━━ Provided passage ━━
Learning-Based Image Synthesis

3 minute read

Published:

some notes from the publically available slides

image as a function

  • mind the RGB channel order
  • exposure influences which part of the HDR gets into the picture
  • basic point processing: enhancement, contrast stretching, histogram equalization
    • below notes from the CV book
    • aI + b, gain and bias, contrast and brightness
    • gamma correction
    • histogram equalization: inverse map the RGB distribution to uniform distribution
  • gaussian before a under sampling, better anti-aliasing

image warping

  • global warping: same for any p, parameterised using few numbers
    • affine transformations: (R, t)
    • projective transformations: full 3*3 matrix
      • origin not necessarily map to origin
      • lines to lines
      • parallel lines not necessarily parallel
    • forward warping: splatting colors
    • inverse warping: interpolation colors
    • morphing: average objects(image of an average object)
      • find the average shape: local warping
      • find average color: cross-dissolve images
      • matting: extract foreground to avoid artifacts in the BG
      • moving least squares: v is a point in the image

data-driven graphics: basically some image aligning and some database querying things

CNN for image synthesis

  • image -> low level feature -> high level feature -> classifier
  • generate images: hard, L2 does not work(averaging possible solutions)
    • for colorization works: add an color distribution loss(cross entropy)
━━━
━━ Supplied data ━━
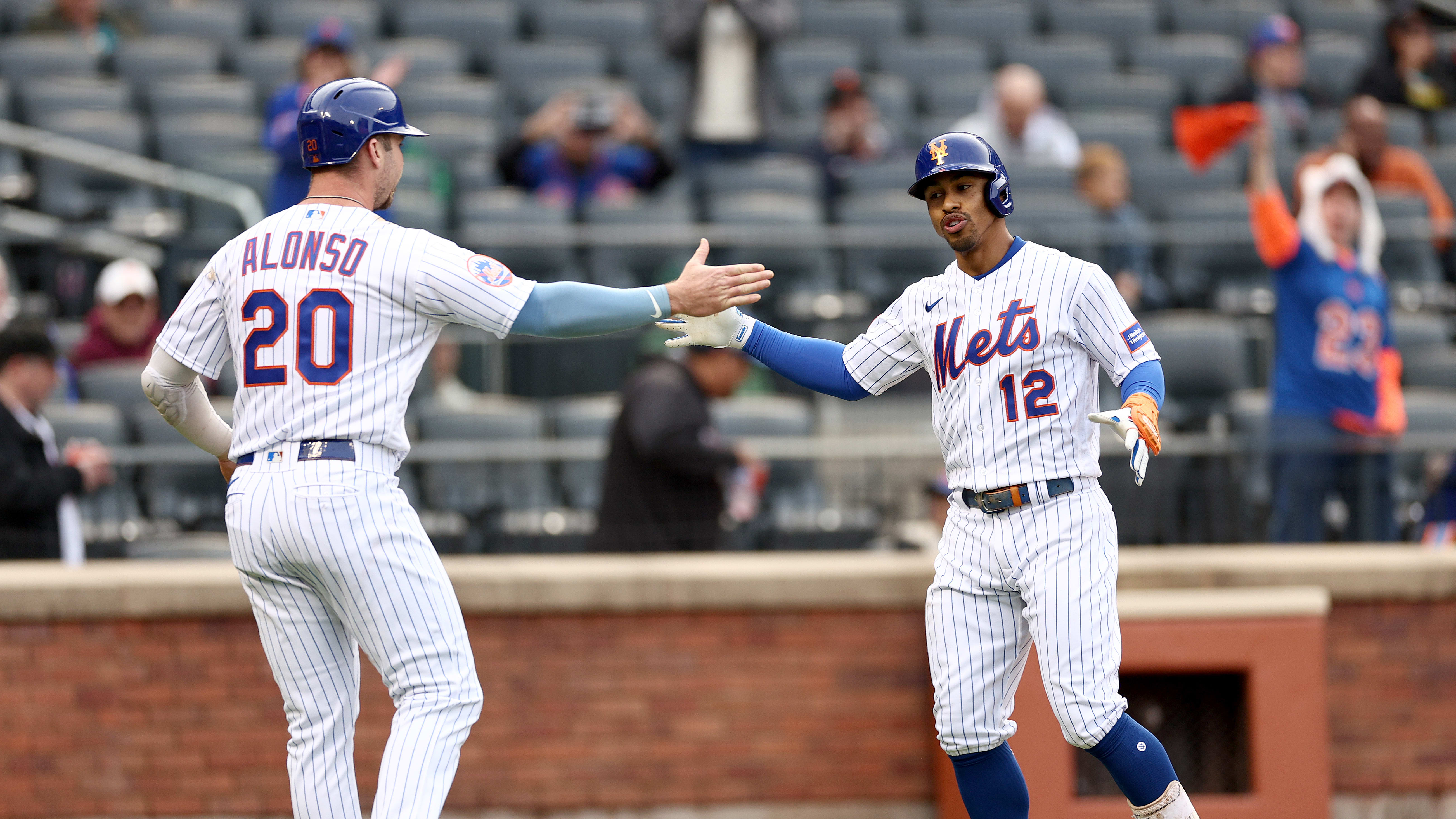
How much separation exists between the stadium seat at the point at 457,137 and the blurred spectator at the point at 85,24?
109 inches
━━━
━━ Supplied data ━━
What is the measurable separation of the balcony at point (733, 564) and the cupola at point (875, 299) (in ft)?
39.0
━━━
** What to work on **
(1) Please repeat everything in the image synthesis notes from "image warping" down to "an average object)", word for word.
(2) Decide whether each statement agrees with the image synthesis notes, and answer yes or no with the deciding words quoted from them. (a) Projective transformations are described with a full 3*3 matrix. (b) Under projective transformations, parallel lines always remain parallel. (c) For generating images, an L2 loss works well.

** Task results **
(1)
image warping

  • global warping: same for any p, parameterised using few numbers
    • affine transformations: (R, t)
    • projective transformations: full 3*3 matrix
      • origin not necessarily map to origin
      • lines to lines
      • parallel lines not necessarily parallel
    • forward warping: splatting colors
    • inverse warping: interpolation colors
    • morphing: average objects(image of an average object)

(2)
(a) Yes: "projective transformations: full 3*3 matrix"
(b) No: "parallel lines not necessarily parallel"
(c) No: "L2 does not work(averaging possible solutions)"